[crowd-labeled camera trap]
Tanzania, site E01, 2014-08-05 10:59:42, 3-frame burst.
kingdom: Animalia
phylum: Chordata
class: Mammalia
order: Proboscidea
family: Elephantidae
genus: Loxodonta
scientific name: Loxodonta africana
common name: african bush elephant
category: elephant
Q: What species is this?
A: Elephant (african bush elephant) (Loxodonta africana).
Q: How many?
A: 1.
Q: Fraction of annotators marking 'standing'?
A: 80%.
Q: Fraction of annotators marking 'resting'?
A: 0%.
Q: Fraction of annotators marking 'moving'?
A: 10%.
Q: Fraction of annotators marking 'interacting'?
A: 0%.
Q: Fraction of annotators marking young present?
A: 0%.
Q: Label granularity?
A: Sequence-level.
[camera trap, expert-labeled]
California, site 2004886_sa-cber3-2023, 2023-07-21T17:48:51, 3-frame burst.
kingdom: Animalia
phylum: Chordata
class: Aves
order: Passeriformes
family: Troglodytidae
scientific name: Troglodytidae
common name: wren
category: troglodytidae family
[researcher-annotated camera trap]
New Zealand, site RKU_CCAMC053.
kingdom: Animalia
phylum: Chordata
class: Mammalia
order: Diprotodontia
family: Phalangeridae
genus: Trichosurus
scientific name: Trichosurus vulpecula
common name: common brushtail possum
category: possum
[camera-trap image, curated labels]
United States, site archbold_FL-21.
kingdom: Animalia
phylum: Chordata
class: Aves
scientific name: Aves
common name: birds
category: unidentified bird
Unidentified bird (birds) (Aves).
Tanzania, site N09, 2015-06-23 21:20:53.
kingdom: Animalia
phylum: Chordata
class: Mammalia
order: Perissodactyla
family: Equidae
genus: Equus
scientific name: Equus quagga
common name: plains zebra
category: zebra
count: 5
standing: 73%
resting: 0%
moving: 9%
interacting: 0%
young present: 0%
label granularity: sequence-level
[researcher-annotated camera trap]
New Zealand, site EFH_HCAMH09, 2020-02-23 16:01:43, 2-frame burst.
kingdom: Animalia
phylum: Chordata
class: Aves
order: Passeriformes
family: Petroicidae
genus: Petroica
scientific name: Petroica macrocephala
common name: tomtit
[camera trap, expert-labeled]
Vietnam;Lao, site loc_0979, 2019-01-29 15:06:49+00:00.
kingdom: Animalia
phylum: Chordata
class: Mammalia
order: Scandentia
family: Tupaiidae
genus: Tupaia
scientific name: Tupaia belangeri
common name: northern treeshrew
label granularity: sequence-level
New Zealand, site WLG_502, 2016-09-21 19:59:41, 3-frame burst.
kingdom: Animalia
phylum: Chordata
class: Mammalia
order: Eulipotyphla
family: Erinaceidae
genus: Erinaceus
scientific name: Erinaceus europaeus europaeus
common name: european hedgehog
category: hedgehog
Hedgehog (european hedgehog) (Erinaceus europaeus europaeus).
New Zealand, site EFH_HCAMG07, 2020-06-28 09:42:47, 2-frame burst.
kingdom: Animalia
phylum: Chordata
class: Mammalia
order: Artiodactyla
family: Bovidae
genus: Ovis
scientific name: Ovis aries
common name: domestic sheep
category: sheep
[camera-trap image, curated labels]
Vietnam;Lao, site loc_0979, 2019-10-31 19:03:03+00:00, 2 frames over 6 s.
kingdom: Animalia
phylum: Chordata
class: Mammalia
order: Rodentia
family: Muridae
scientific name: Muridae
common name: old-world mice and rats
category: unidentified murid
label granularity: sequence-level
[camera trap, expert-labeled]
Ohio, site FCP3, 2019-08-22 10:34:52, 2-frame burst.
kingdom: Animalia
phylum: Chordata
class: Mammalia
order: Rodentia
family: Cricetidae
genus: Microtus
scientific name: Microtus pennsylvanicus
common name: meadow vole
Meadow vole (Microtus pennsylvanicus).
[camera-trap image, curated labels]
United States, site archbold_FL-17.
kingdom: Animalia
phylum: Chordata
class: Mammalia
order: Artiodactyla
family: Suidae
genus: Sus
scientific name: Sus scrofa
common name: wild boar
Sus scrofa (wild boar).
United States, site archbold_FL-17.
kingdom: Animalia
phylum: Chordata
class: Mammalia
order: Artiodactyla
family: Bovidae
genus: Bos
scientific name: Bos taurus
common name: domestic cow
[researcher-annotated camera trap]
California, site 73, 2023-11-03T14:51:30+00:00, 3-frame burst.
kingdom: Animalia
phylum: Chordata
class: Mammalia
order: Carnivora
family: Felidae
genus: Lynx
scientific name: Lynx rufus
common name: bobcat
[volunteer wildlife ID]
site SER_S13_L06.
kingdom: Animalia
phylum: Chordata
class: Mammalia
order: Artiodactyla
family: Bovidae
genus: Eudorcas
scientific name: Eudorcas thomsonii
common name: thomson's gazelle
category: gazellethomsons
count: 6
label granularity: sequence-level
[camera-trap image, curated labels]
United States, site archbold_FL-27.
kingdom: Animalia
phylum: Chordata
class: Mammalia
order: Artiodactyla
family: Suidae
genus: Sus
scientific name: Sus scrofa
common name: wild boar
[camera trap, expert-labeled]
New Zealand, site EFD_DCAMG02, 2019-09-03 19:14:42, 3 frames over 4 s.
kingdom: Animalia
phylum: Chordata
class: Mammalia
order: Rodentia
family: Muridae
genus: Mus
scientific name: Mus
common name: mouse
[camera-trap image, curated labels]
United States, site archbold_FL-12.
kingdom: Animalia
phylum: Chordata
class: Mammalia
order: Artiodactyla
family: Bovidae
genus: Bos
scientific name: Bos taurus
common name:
◇ ◇ ◇ ◇
**TRY IT**
Copy each line of the records verbatim.

**THE COMPLETED TASK**
[crowd-labeled camera trap]
Tanzania, site E01, 2014-08-05 10:59:42, 3-frame burst.
kingdom: Animalia
phylum: Chordata
class: Mammalia
order: Proboscidea
family: Elephantidae
genus: Loxodonta
scientific name: Loxodonta africana
common name: african bush elephant
category: elephant
Q: What species is this?
A: Elephant (african bush elephant) (Loxodonta africana).
Q: How many?
A: 1.
Q: Fraction of annotators marking 'standing'?
A: 80%.
Q: Fraction of annotators marking 'resting'?
A: 0%.
Q: Fraction of annotators marking 'moving'?
A: 10%.
Q: Fraction of annotators marking 'interacting'?
A: 0%.
Q: Fraction of annotators marking young present?
A: 0%.
Q: Label granularity?
A: Sequence-level.
[camera trap, expert-labeled]
California, site 2004886_sa-cber3-2023, 2023-07-21T17:48:51, 3-frame burst.
kingdom: Animalia
phylum: Chordata
class: Aves
order: Passeriformes
family: Troglodytidae
scientific name: Troglodytidae
common name: wren
category: troglodytidae family
[researcher-annotated camera trap]
New Zealand, site RKU_CCAMC053.
kingdom: Animalia
phylum: Chordata
class: Mammalia
order: Diprotodontia
family: Phalangeridae
genus: Trichosurus
scientific name: Trichosurus vulpecula
common name: common brushtail possum
category: possum
[camera-trap image, curated labels]
United States, site archbold_FL-21.
kingdom: Animalia
phylum: Chordata
class: Aves
scientific name: Aves
common name: birds
category: unidentified bird
Unidentified bird (birds) (Aves).
Tanzania, site N09, 2015-06-23 21:20:53.
kingdom: Animalia
phylum: Chordata
class: Mammalia
order: Perissodactyla
family: Equidae
genus: Equus
scientific name: Equus quagga
common name: plains zebra
category: zebra
count: 5
standing: 73%
resting: 0%
moving: 9%
interacting: 0%
young present: 0%
label granularity: sequence-level
[researcher-annotated camera trap]
New Zealand, site EFH_HCAMH09, 2020-02-23 16:01:43, 2-frame burst.
kingdom: Animalia
phylum: Chordata
class: Aves
order: Passeriformes
family: Petroicidae
genus: Petroica
scientific name: Petroica macrocephala
common name: tomtit
[camera trap, expert-labeled]
Vietnam;Lao, site loc_0979, 2019-01-29 15:06:49+00:00.
kingdom: Animalia
phylum: Chordata
class: Mammalia
order: Scandentia
family: Tupaiidae
genus: Tupaia
scientific name: Tupaia belangeri
common name: northern treeshrew
label granularity: sequence-level
New Zealand, site WLG_502, 2016-09-21 19:59:41, 3-frame burst.
kingdom: Animalia
phylum: Chordata
class: Mammalia
order: Eulipotyphla
family: Erinaceidae
genus: Erinaceus
scientific name: Erinaceus europaeus europaeus
common name: european hedgehog
category: hedgehog
Hedgehog (european hedgehog) (Erinaceus europaeus europaeus).
New Zealand, site EFH_HCAMG07, 2020-06-28 09:42:47, 2-frame burst.
kingdom: Animalia
phylum: Chordata
class: Mammalia
order: Artiodactyla
family: Bovidae
genus: Ovis
scientific name: Ovis aries
common name: domestic sheep
category: sheep
[camera-trap image, curated labels]
Vietnam;Lao, site loc_0979, 2019-10-31 19:03:03+00:00, 2 frames over 6 s.
kingdom: Animalia
phylum: Chordata
class: Mammalia
order: Rodentia
family: Muridae
scientific name: Muridae
common name: old-world mice and rats
category: unidentified murid
label granularity: sequence-level
[camera trap, expert-labeled]
Ohio, site FCP3, 2019-08-22 10:34:52, 2-frame burst.
kingdom: Animalia
phylum: Chordata
class: Mammalia
order: Rodentia
family: Cricetidae
genus: Microtus
scientific name: Microtus pennsylvanicus
common name: meadow vole
Meadow vole (Microtus pennsylvanicus).
[camera-trap image, curated labels]
United States, site archbold_FL-17.
kingdom: Animalia
phylum: Chordata
class: Mammalia
order: Artiodactyla
family: Suidae
genus: Sus
scientific name: Sus scrofa
common name: wild boar
Sus scrofa (wild boar).
United States, site archbold_FL-17.
kingdom: Animalia
phylum: Chordata
class: Mammalia
order: Artiodactyla
family: Bovidae
genus: Bos
scientific name: Bos taurus
common name: domestic cow
[researcher-annotated camera trap]
California, site 73, 2023-11-03T14:51:30+00:00, 3-frame burst.
kingdom: Animalia
phylum: Chordata
class: Mammalia
order: Carnivora
family: Felidae
genus: Lynx
scientific name: Lynx rufus
common name: bobcat
[volunteer wildlife ID]
site SER_S13_L06.
kingdom: Animalia
phylum: Chordata
class: Mammalia
order: Artiodactyla
family: Bovidae
genus: Eudorcas
scientific name: Eudorcas thomsonii
common name: thomson's gazelle
category: gazellethomsons
count: 6
label granularity: sequence-level
[camera-trap image, curated labels]
United States, site archbold_FL-27.
kingdom: Animalia
phylum: Chordata
class: Mammalia
order: Artiodactyla
family: Suidae
genus: Sus
scientific name: Sus scrofa
common name: wild boar
[camera trap, expert-labeled]
New Zealand, site EFD_DCAMG02, 2019-09-03 19:14:42, 3 frames over 4 s.
kingdom: Animalia
phylum: Chordata
class: Mammalia
order: Rodentia
family: Muridae
genus: Mus
scientific name: Mus
common name: mouse
[camera-trap image, curated labels]
United States, site archbold_FL-12.
kingdom: Animalia
phylum: Chordata
class: Mammalia
order: Artiodactyla
family: Bovidae
genus: Bos
scientific name: Bos taurus
common name:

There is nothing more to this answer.